:: Quoted text ::

The statistics are impressive: We check our phones an average of 344 times a day. Once every 4 minutes. It is as if we have developed a phobia of boredom, a terror of mental emptiness that must be filled at all costs. But this escape from boredom has a very high price that we are starting to pay: the loss of our natural creative capacity.
The Comfort Zone of Digital Distraction
I realized the extent of the problem one afternoon, watching my 7-year-old daughter doing her homework. Every two minutes her gaze would dart toward a screen. Any screen, be it the TV, or a tablet, or a cell phone: as if attracted by an invisible magnet. It wasn't concentration, it was a frenetic dance between book and screen. I saw myself in her: I too, like many of us, have fallen into the trap of doomscrolling, that compulsive scrolling of content that makes us feel always connected but paradoxically increasingly empty.
The great psychologist Jean Piaget had predicted this scenario decades ago1: boredom is essential for cognitive development. It’s like a muscle that atrophies if it’s not trained. And we’re raising a generation of “mental athletes” who don’t know how to train anymore.
Falling into the Digital Rabbit Hole
The tech industry has built a perfect system to capture our attention. Every notification, every “Like”, every recommended video is scientifically designed to stimulate the release of dopamine in our brain. It's as if we were all connected to a giant Matrix that feeds on our attention.

:::
:: Record excerpts ::

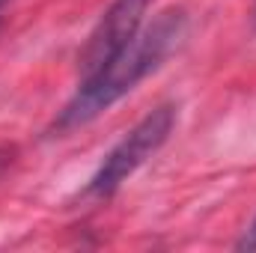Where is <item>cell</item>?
I'll return each instance as SVG.
<instances>
[{"instance_id": "7a4b0ae2", "label": "cell", "mask_w": 256, "mask_h": 253, "mask_svg": "<svg viewBox=\"0 0 256 253\" xmlns=\"http://www.w3.org/2000/svg\"><path fill=\"white\" fill-rule=\"evenodd\" d=\"M176 128V104H158L152 108L137 126L126 131V137L102 158L98 170L92 173L90 185H86V196L96 200H108L126 185L128 179L167 143V137Z\"/></svg>"}, {"instance_id": "6da1fadb", "label": "cell", "mask_w": 256, "mask_h": 253, "mask_svg": "<svg viewBox=\"0 0 256 253\" xmlns=\"http://www.w3.org/2000/svg\"><path fill=\"white\" fill-rule=\"evenodd\" d=\"M188 33V15L185 9H167L152 24L140 27V33L126 48L102 66L96 74L84 78L78 92L68 98L60 116L54 120V131H74V128L92 122L104 110H110L120 98H126L131 90H137L140 80H146L152 72H158L164 60L182 45Z\"/></svg>"}, {"instance_id": "277c9868", "label": "cell", "mask_w": 256, "mask_h": 253, "mask_svg": "<svg viewBox=\"0 0 256 253\" xmlns=\"http://www.w3.org/2000/svg\"><path fill=\"white\" fill-rule=\"evenodd\" d=\"M236 250H248V253H256V218L254 224L244 230V236L238 238V244H236Z\"/></svg>"}, {"instance_id": "5b68a950", "label": "cell", "mask_w": 256, "mask_h": 253, "mask_svg": "<svg viewBox=\"0 0 256 253\" xmlns=\"http://www.w3.org/2000/svg\"><path fill=\"white\" fill-rule=\"evenodd\" d=\"M0 3H3V0H0Z\"/></svg>"}, {"instance_id": "3957f363", "label": "cell", "mask_w": 256, "mask_h": 253, "mask_svg": "<svg viewBox=\"0 0 256 253\" xmlns=\"http://www.w3.org/2000/svg\"><path fill=\"white\" fill-rule=\"evenodd\" d=\"M149 3L152 0H114L104 9V15L98 18V24L90 33L86 45L78 54L80 80L90 78V74H96L102 66H108L140 33Z\"/></svg>"}]
</instances>
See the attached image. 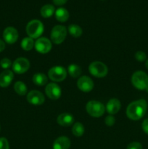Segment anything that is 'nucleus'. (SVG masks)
Returning a JSON list of instances; mask_svg holds the SVG:
<instances>
[{"instance_id": "c85d7f7f", "label": "nucleus", "mask_w": 148, "mask_h": 149, "mask_svg": "<svg viewBox=\"0 0 148 149\" xmlns=\"http://www.w3.org/2000/svg\"><path fill=\"white\" fill-rule=\"evenodd\" d=\"M126 149H142V146L139 142H132L128 145Z\"/></svg>"}, {"instance_id": "ddd939ff", "label": "nucleus", "mask_w": 148, "mask_h": 149, "mask_svg": "<svg viewBox=\"0 0 148 149\" xmlns=\"http://www.w3.org/2000/svg\"><path fill=\"white\" fill-rule=\"evenodd\" d=\"M3 38L8 44H13L18 39V32L14 27H7L3 32Z\"/></svg>"}, {"instance_id": "1a4fd4ad", "label": "nucleus", "mask_w": 148, "mask_h": 149, "mask_svg": "<svg viewBox=\"0 0 148 149\" xmlns=\"http://www.w3.org/2000/svg\"><path fill=\"white\" fill-rule=\"evenodd\" d=\"M34 46L36 51L41 54L48 53L52 49V43L50 40L45 37L38 39L35 42Z\"/></svg>"}, {"instance_id": "473e14b6", "label": "nucleus", "mask_w": 148, "mask_h": 149, "mask_svg": "<svg viewBox=\"0 0 148 149\" xmlns=\"http://www.w3.org/2000/svg\"><path fill=\"white\" fill-rule=\"evenodd\" d=\"M5 49V44L1 39H0V52H2Z\"/></svg>"}, {"instance_id": "393cba45", "label": "nucleus", "mask_w": 148, "mask_h": 149, "mask_svg": "<svg viewBox=\"0 0 148 149\" xmlns=\"http://www.w3.org/2000/svg\"><path fill=\"white\" fill-rule=\"evenodd\" d=\"M84 127L80 122H76L74 124L73 127L72 128V132L75 136L81 137L84 135Z\"/></svg>"}, {"instance_id": "a878e982", "label": "nucleus", "mask_w": 148, "mask_h": 149, "mask_svg": "<svg viewBox=\"0 0 148 149\" xmlns=\"http://www.w3.org/2000/svg\"><path fill=\"white\" fill-rule=\"evenodd\" d=\"M0 65H1V68H4V69L7 70V68H9L11 66L12 61H10L9 58H4L1 60V61H0Z\"/></svg>"}, {"instance_id": "0eeeda50", "label": "nucleus", "mask_w": 148, "mask_h": 149, "mask_svg": "<svg viewBox=\"0 0 148 149\" xmlns=\"http://www.w3.org/2000/svg\"><path fill=\"white\" fill-rule=\"evenodd\" d=\"M48 75L51 80L56 82H59L66 78L67 71L64 67L57 65L50 68L48 72Z\"/></svg>"}, {"instance_id": "f3484780", "label": "nucleus", "mask_w": 148, "mask_h": 149, "mask_svg": "<svg viewBox=\"0 0 148 149\" xmlns=\"http://www.w3.org/2000/svg\"><path fill=\"white\" fill-rule=\"evenodd\" d=\"M71 141L65 136H61L57 138L53 143V149H69Z\"/></svg>"}, {"instance_id": "9b49d317", "label": "nucleus", "mask_w": 148, "mask_h": 149, "mask_svg": "<svg viewBox=\"0 0 148 149\" xmlns=\"http://www.w3.org/2000/svg\"><path fill=\"white\" fill-rule=\"evenodd\" d=\"M45 93L47 97L52 100H57L61 96V89L55 83H49L45 87Z\"/></svg>"}, {"instance_id": "7c9ffc66", "label": "nucleus", "mask_w": 148, "mask_h": 149, "mask_svg": "<svg viewBox=\"0 0 148 149\" xmlns=\"http://www.w3.org/2000/svg\"><path fill=\"white\" fill-rule=\"evenodd\" d=\"M142 127L144 132L148 135V119H146L144 120V122L142 124Z\"/></svg>"}, {"instance_id": "dca6fc26", "label": "nucleus", "mask_w": 148, "mask_h": 149, "mask_svg": "<svg viewBox=\"0 0 148 149\" xmlns=\"http://www.w3.org/2000/svg\"><path fill=\"white\" fill-rule=\"evenodd\" d=\"M57 122L59 125L62 127L71 126L74 122V117L72 114L68 113H61L58 116Z\"/></svg>"}, {"instance_id": "bb28decb", "label": "nucleus", "mask_w": 148, "mask_h": 149, "mask_svg": "<svg viewBox=\"0 0 148 149\" xmlns=\"http://www.w3.org/2000/svg\"><path fill=\"white\" fill-rule=\"evenodd\" d=\"M135 58L136 61H139V62H143L147 59V55L145 52H142V51H137L135 53Z\"/></svg>"}, {"instance_id": "c756f323", "label": "nucleus", "mask_w": 148, "mask_h": 149, "mask_svg": "<svg viewBox=\"0 0 148 149\" xmlns=\"http://www.w3.org/2000/svg\"><path fill=\"white\" fill-rule=\"evenodd\" d=\"M104 122H105V124L107 126L111 127L115 122V117L113 116H107L105 118V119H104Z\"/></svg>"}, {"instance_id": "6e6552de", "label": "nucleus", "mask_w": 148, "mask_h": 149, "mask_svg": "<svg viewBox=\"0 0 148 149\" xmlns=\"http://www.w3.org/2000/svg\"><path fill=\"white\" fill-rule=\"evenodd\" d=\"M30 68V63L25 58H19L12 63V69L16 74H21L26 72Z\"/></svg>"}, {"instance_id": "6ab92c4d", "label": "nucleus", "mask_w": 148, "mask_h": 149, "mask_svg": "<svg viewBox=\"0 0 148 149\" xmlns=\"http://www.w3.org/2000/svg\"><path fill=\"white\" fill-rule=\"evenodd\" d=\"M33 82L36 85L38 86H44L47 83L48 79L47 77L44 74H42V73H37V74H35L33 75Z\"/></svg>"}, {"instance_id": "aec40b11", "label": "nucleus", "mask_w": 148, "mask_h": 149, "mask_svg": "<svg viewBox=\"0 0 148 149\" xmlns=\"http://www.w3.org/2000/svg\"><path fill=\"white\" fill-rule=\"evenodd\" d=\"M55 7L52 4H45L41 7L40 10L41 16L43 17H45V18L50 17L55 13Z\"/></svg>"}, {"instance_id": "5701e85b", "label": "nucleus", "mask_w": 148, "mask_h": 149, "mask_svg": "<svg viewBox=\"0 0 148 149\" xmlns=\"http://www.w3.org/2000/svg\"><path fill=\"white\" fill-rule=\"evenodd\" d=\"M35 43L33 42V39L30 37L24 38L21 42V47L26 51H29L32 49Z\"/></svg>"}, {"instance_id": "20e7f679", "label": "nucleus", "mask_w": 148, "mask_h": 149, "mask_svg": "<svg viewBox=\"0 0 148 149\" xmlns=\"http://www.w3.org/2000/svg\"><path fill=\"white\" fill-rule=\"evenodd\" d=\"M86 111L90 116L93 117L98 118L102 116L104 113V105L100 101L97 100H90L87 103L86 106Z\"/></svg>"}, {"instance_id": "9d476101", "label": "nucleus", "mask_w": 148, "mask_h": 149, "mask_svg": "<svg viewBox=\"0 0 148 149\" xmlns=\"http://www.w3.org/2000/svg\"><path fill=\"white\" fill-rule=\"evenodd\" d=\"M27 100L29 103L34 106H41L44 103V95L38 90H32L27 95Z\"/></svg>"}, {"instance_id": "2eb2a0df", "label": "nucleus", "mask_w": 148, "mask_h": 149, "mask_svg": "<svg viewBox=\"0 0 148 149\" xmlns=\"http://www.w3.org/2000/svg\"><path fill=\"white\" fill-rule=\"evenodd\" d=\"M121 107V103H120V100H118L117 98H112L107 102V106H106V110H107V113L110 114H115Z\"/></svg>"}, {"instance_id": "f257e3e1", "label": "nucleus", "mask_w": 148, "mask_h": 149, "mask_svg": "<svg viewBox=\"0 0 148 149\" xmlns=\"http://www.w3.org/2000/svg\"><path fill=\"white\" fill-rule=\"evenodd\" d=\"M147 103L145 99H139L131 102L126 109V115L133 121L139 120L146 113Z\"/></svg>"}, {"instance_id": "4468645a", "label": "nucleus", "mask_w": 148, "mask_h": 149, "mask_svg": "<svg viewBox=\"0 0 148 149\" xmlns=\"http://www.w3.org/2000/svg\"><path fill=\"white\" fill-rule=\"evenodd\" d=\"M14 79V74L10 70H4L0 74V87H7Z\"/></svg>"}, {"instance_id": "7ed1b4c3", "label": "nucleus", "mask_w": 148, "mask_h": 149, "mask_svg": "<svg viewBox=\"0 0 148 149\" xmlns=\"http://www.w3.org/2000/svg\"><path fill=\"white\" fill-rule=\"evenodd\" d=\"M26 33L32 39L39 38L44 32V25L40 20H32L26 26Z\"/></svg>"}, {"instance_id": "72a5a7b5", "label": "nucleus", "mask_w": 148, "mask_h": 149, "mask_svg": "<svg viewBox=\"0 0 148 149\" xmlns=\"http://www.w3.org/2000/svg\"><path fill=\"white\" fill-rule=\"evenodd\" d=\"M145 66H146V68H147V69H148V59L147 60V61H146V63H145Z\"/></svg>"}, {"instance_id": "39448f33", "label": "nucleus", "mask_w": 148, "mask_h": 149, "mask_svg": "<svg viewBox=\"0 0 148 149\" xmlns=\"http://www.w3.org/2000/svg\"><path fill=\"white\" fill-rule=\"evenodd\" d=\"M89 71L90 74L97 78H102L105 77L108 72L107 65L100 61L92 62L89 66Z\"/></svg>"}, {"instance_id": "cd10ccee", "label": "nucleus", "mask_w": 148, "mask_h": 149, "mask_svg": "<svg viewBox=\"0 0 148 149\" xmlns=\"http://www.w3.org/2000/svg\"><path fill=\"white\" fill-rule=\"evenodd\" d=\"M0 149H10V146L5 138H0Z\"/></svg>"}, {"instance_id": "b1692460", "label": "nucleus", "mask_w": 148, "mask_h": 149, "mask_svg": "<svg viewBox=\"0 0 148 149\" xmlns=\"http://www.w3.org/2000/svg\"><path fill=\"white\" fill-rule=\"evenodd\" d=\"M68 73L70 76L73 78L78 77L81 74V69L80 66H78L76 64H71L68 66Z\"/></svg>"}, {"instance_id": "f8f14e48", "label": "nucleus", "mask_w": 148, "mask_h": 149, "mask_svg": "<svg viewBox=\"0 0 148 149\" xmlns=\"http://www.w3.org/2000/svg\"><path fill=\"white\" fill-rule=\"evenodd\" d=\"M78 89L84 93H89L94 87V82L92 79L86 76H83L80 77L77 82Z\"/></svg>"}, {"instance_id": "423d86ee", "label": "nucleus", "mask_w": 148, "mask_h": 149, "mask_svg": "<svg viewBox=\"0 0 148 149\" xmlns=\"http://www.w3.org/2000/svg\"><path fill=\"white\" fill-rule=\"evenodd\" d=\"M67 36V29L64 26L57 25L51 31V40L56 45H59L64 42Z\"/></svg>"}, {"instance_id": "2f4dec72", "label": "nucleus", "mask_w": 148, "mask_h": 149, "mask_svg": "<svg viewBox=\"0 0 148 149\" xmlns=\"http://www.w3.org/2000/svg\"><path fill=\"white\" fill-rule=\"evenodd\" d=\"M52 1H53V2L55 3V4H56V5H58V6H60V5H63V4H65V3L67 2L68 0H52Z\"/></svg>"}, {"instance_id": "a211bd4d", "label": "nucleus", "mask_w": 148, "mask_h": 149, "mask_svg": "<svg viewBox=\"0 0 148 149\" xmlns=\"http://www.w3.org/2000/svg\"><path fill=\"white\" fill-rule=\"evenodd\" d=\"M55 17L59 22H65L69 18V13L66 9L59 7L55 11Z\"/></svg>"}, {"instance_id": "412c9836", "label": "nucleus", "mask_w": 148, "mask_h": 149, "mask_svg": "<svg viewBox=\"0 0 148 149\" xmlns=\"http://www.w3.org/2000/svg\"><path fill=\"white\" fill-rule=\"evenodd\" d=\"M68 31H69L70 34L73 37H79L82 34V29L79 26L75 24H71L68 26Z\"/></svg>"}, {"instance_id": "4be33fe9", "label": "nucleus", "mask_w": 148, "mask_h": 149, "mask_svg": "<svg viewBox=\"0 0 148 149\" xmlns=\"http://www.w3.org/2000/svg\"><path fill=\"white\" fill-rule=\"evenodd\" d=\"M14 90L17 94L20 95H25L27 93V87L23 81H18L14 85Z\"/></svg>"}, {"instance_id": "f03ea898", "label": "nucleus", "mask_w": 148, "mask_h": 149, "mask_svg": "<svg viewBox=\"0 0 148 149\" xmlns=\"http://www.w3.org/2000/svg\"><path fill=\"white\" fill-rule=\"evenodd\" d=\"M131 83L135 88L139 90L148 89V76L145 72L138 71L133 73L131 77Z\"/></svg>"}]
</instances>
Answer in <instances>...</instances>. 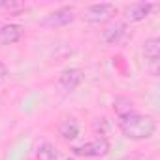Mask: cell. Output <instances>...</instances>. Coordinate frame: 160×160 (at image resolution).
<instances>
[{
  "instance_id": "6da1fadb",
  "label": "cell",
  "mask_w": 160,
  "mask_h": 160,
  "mask_svg": "<svg viewBox=\"0 0 160 160\" xmlns=\"http://www.w3.org/2000/svg\"><path fill=\"white\" fill-rule=\"evenodd\" d=\"M119 128L121 132L134 141H143V139H151L156 132V122L152 117L149 115H141L138 111H132L128 115L119 117Z\"/></svg>"
},
{
  "instance_id": "277c9868",
  "label": "cell",
  "mask_w": 160,
  "mask_h": 160,
  "mask_svg": "<svg viewBox=\"0 0 160 160\" xmlns=\"http://www.w3.org/2000/svg\"><path fill=\"white\" fill-rule=\"evenodd\" d=\"M83 81V70L81 68H66L58 75V89L62 92H73Z\"/></svg>"
},
{
  "instance_id": "8fae6325",
  "label": "cell",
  "mask_w": 160,
  "mask_h": 160,
  "mask_svg": "<svg viewBox=\"0 0 160 160\" xmlns=\"http://www.w3.org/2000/svg\"><path fill=\"white\" fill-rule=\"evenodd\" d=\"M113 109H115V113H117L119 117H122V115H128V113L136 111V109H134V102H132V100H128V98H124V96L115 98V102H113Z\"/></svg>"
},
{
  "instance_id": "7a4b0ae2",
  "label": "cell",
  "mask_w": 160,
  "mask_h": 160,
  "mask_svg": "<svg viewBox=\"0 0 160 160\" xmlns=\"http://www.w3.org/2000/svg\"><path fill=\"white\" fill-rule=\"evenodd\" d=\"M115 12L117 10L113 4H92L83 12V21H87L91 25H104V23L111 21Z\"/></svg>"
},
{
  "instance_id": "8992f818",
  "label": "cell",
  "mask_w": 160,
  "mask_h": 160,
  "mask_svg": "<svg viewBox=\"0 0 160 160\" xmlns=\"http://www.w3.org/2000/svg\"><path fill=\"white\" fill-rule=\"evenodd\" d=\"M154 8H156V4H151V2H136L124 10V17L130 23H139V21L147 19Z\"/></svg>"
},
{
  "instance_id": "5b68a950",
  "label": "cell",
  "mask_w": 160,
  "mask_h": 160,
  "mask_svg": "<svg viewBox=\"0 0 160 160\" xmlns=\"http://www.w3.org/2000/svg\"><path fill=\"white\" fill-rule=\"evenodd\" d=\"M73 8L70 6H64V8H58L55 12H51L49 15H45V19L42 21L43 27H49V28H58V27H66L73 21Z\"/></svg>"
},
{
  "instance_id": "ba28073f",
  "label": "cell",
  "mask_w": 160,
  "mask_h": 160,
  "mask_svg": "<svg viewBox=\"0 0 160 160\" xmlns=\"http://www.w3.org/2000/svg\"><path fill=\"white\" fill-rule=\"evenodd\" d=\"M124 36H126V25H124L122 21H115V23H111V25L104 30V40H106V43H109V45L119 43Z\"/></svg>"
},
{
  "instance_id": "3957f363",
  "label": "cell",
  "mask_w": 160,
  "mask_h": 160,
  "mask_svg": "<svg viewBox=\"0 0 160 160\" xmlns=\"http://www.w3.org/2000/svg\"><path fill=\"white\" fill-rule=\"evenodd\" d=\"M72 152L75 156H87V158H96V156H106L109 152V143L106 138H96L89 143L77 145L72 149Z\"/></svg>"
},
{
  "instance_id": "4fadbf2b",
  "label": "cell",
  "mask_w": 160,
  "mask_h": 160,
  "mask_svg": "<svg viewBox=\"0 0 160 160\" xmlns=\"http://www.w3.org/2000/svg\"><path fill=\"white\" fill-rule=\"evenodd\" d=\"M0 8L10 10V12H17V10H23L25 4H23V2H17V0H13V2H0Z\"/></svg>"
},
{
  "instance_id": "5bb4252c",
  "label": "cell",
  "mask_w": 160,
  "mask_h": 160,
  "mask_svg": "<svg viewBox=\"0 0 160 160\" xmlns=\"http://www.w3.org/2000/svg\"><path fill=\"white\" fill-rule=\"evenodd\" d=\"M6 73H8V70H6V66H4L2 62H0V83H2V81H4V79H6Z\"/></svg>"
},
{
  "instance_id": "7c38bea8",
  "label": "cell",
  "mask_w": 160,
  "mask_h": 160,
  "mask_svg": "<svg viewBox=\"0 0 160 160\" xmlns=\"http://www.w3.org/2000/svg\"><path fill=\"white\" fill-rule=\"evenodd\" d=\"M57 149L51 145V143H47V141H43L38 149H36V158L38 160H57Z\"/></svg>"
},
{
  "instance_id": "9a60e30c",
  "label": "cell",
  "mask_w": 160,
  "mask_h": 160,
  "mask_svg": "<svg viewBox=\"0 0 160 160\" xmlns=\"http://www.w3.org/2000/svg\"><path fill=\"white\" fill-rule=\"evenodd\" d=\"M66 160H73V158H66Z\"/></svg>"
},
{
  "instance_id": "52a82bcc",
  "label": "cell",
  "mask_w": 160,
  "mask_h": 160,
  "mask_svg": "<svg viewBox=\"0 0 160 160\" xmlns=\"http://www.w3.org/2000/svg\"><path fill=\"white\" fill-rule=\"evenodd\" d=\"M23 28L19 25H2L0 27V45H13L21 40Z\"/></svg>"
},
{
  "instance_id": "30bf717a",
  "label": "cell",
  "mask_w": 160,
  "mask_h": 160,
  "mask_svg": "<svg viewBox=\"0 0 160 160\" xmlns=\"http://www.w3.org/2000/svg\"><path fill=\"white\" fill-rule=\"evenodd\" d=\"M143 55H145V58H147V62L151 66H156L158 58H160V40L158 38L145 40V43H143Z\"/></svg>"
},
{
  "instance_id": "9c48e42d",
  "label": "cell",
  "mask_w": 160,
  "mask_h": 160,
  "mask_svg": "<svg viewBox=\"0 0 160 160\" xmlns=\"http://www.w3.org/2000/svg\"><path fill=\"white\" fill-rule=\"evenodd\" d=\"M58 136H60L64 141H73V139L79 136V122H77V119H73V117L64 119V121L60 122Z\"/></svg>"
}]
</instances>
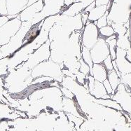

:::

| Objectives |
1 - Decide whether each statement below agrees with the text on boredom and phones, answering yes or no and quoting the words of the text that settle it: (a) People check their phones an average of 344 times a day. (b) The daughter doing her homework is nine years old. (c) Jean Piaget held that boredom harms cognitive development.
2 - Print the part of the text on boredom and phones from "Falling into the" up to and including "on our attention.", keeping every word as it appears.

| Solution set |
1 -
(a) Yes: "We check our phones an average of 344 times a day."
(b) No: "my 7-year-old daughter"
(c) No: "boredom is essential for cognitive development."

2 -
Falling into the Digital Rabbit Hole
The tech industry has built a perfect system to capture our attention. Every notification, every “Like”, every recommended video is scientifically designed to stimulate the release of dopamine in our brain. It's as if we were all connected to a giant Matrix that feeds on our attention.